In the Internet age, access has become a key issue for regulation and antitrust. Many Internet libertarians count on low costs of entry and a robust competitive environment, but many segments of the new Internet-based economy, driven by the perceived requirement to show worldwide presence to reach scale economies, might develop towards structures controlled by highly dominant enterprises.

Against this background, this paper reviews, from a European Union perspective, three issues which in the view of the author are fundamental to driving theory and practice with regard to access to telecommunications and the Internet in the European Union: it reviews the current EU framework of access and interconnection to the basic layer of Internet access, the telecommunications network; it then takes a closer look at the recent changes of the system, even if the current reform process has not yet concluded; and it discusses access and control of the Internet and the concept of "top-level Internet connectivity" which has lately become central in this context.
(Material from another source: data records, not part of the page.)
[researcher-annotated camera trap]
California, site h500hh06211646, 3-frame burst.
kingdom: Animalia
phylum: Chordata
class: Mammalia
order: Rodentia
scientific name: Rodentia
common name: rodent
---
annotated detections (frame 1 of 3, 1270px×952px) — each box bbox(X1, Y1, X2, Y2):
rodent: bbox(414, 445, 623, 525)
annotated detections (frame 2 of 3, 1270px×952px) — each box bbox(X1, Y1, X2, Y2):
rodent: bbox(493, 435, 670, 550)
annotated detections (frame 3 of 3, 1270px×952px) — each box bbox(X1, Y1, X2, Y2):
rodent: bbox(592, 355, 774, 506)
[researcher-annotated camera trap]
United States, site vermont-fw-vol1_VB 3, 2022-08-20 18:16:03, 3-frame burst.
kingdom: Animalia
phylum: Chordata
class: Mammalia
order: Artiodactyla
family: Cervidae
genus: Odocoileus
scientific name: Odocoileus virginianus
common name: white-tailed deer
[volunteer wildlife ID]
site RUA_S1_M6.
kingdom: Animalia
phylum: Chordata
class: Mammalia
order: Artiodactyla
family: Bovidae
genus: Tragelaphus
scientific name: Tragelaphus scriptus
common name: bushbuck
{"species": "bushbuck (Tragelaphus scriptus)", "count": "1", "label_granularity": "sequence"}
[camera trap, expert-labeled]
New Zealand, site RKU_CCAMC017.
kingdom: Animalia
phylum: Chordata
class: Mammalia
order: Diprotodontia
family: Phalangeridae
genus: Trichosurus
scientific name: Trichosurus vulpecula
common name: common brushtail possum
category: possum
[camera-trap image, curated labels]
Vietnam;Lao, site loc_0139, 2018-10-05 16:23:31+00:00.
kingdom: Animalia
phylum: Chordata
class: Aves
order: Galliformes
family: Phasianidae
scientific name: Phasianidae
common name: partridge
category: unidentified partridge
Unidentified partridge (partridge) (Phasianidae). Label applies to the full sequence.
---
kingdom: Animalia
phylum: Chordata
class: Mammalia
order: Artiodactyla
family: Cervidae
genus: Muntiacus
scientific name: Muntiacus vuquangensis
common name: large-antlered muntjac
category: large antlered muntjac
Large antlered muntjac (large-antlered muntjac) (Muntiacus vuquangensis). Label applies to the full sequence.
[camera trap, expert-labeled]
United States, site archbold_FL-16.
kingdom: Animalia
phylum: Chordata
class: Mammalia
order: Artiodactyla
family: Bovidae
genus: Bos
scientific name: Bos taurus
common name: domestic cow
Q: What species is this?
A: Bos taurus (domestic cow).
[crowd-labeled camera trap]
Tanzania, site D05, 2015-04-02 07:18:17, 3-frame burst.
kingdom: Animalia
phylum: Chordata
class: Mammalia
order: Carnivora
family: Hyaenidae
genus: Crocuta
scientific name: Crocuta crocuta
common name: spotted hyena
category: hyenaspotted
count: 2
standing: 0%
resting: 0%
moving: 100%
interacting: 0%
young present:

Behind the global effects of "top-level-connectivity" looms a fundamental challenge for global antitrust governance. Given the lack of efficient multilateral structures to deal with this challenge, the major regions are struggling to deal with this new phenomenon in existing frameworks– unilaterally within their local markets, as well as through bilateral cooperation in global markets.

In conclusion, the paper assesses the critical role now played by bilateral international antitrust cooperation–global governance by default.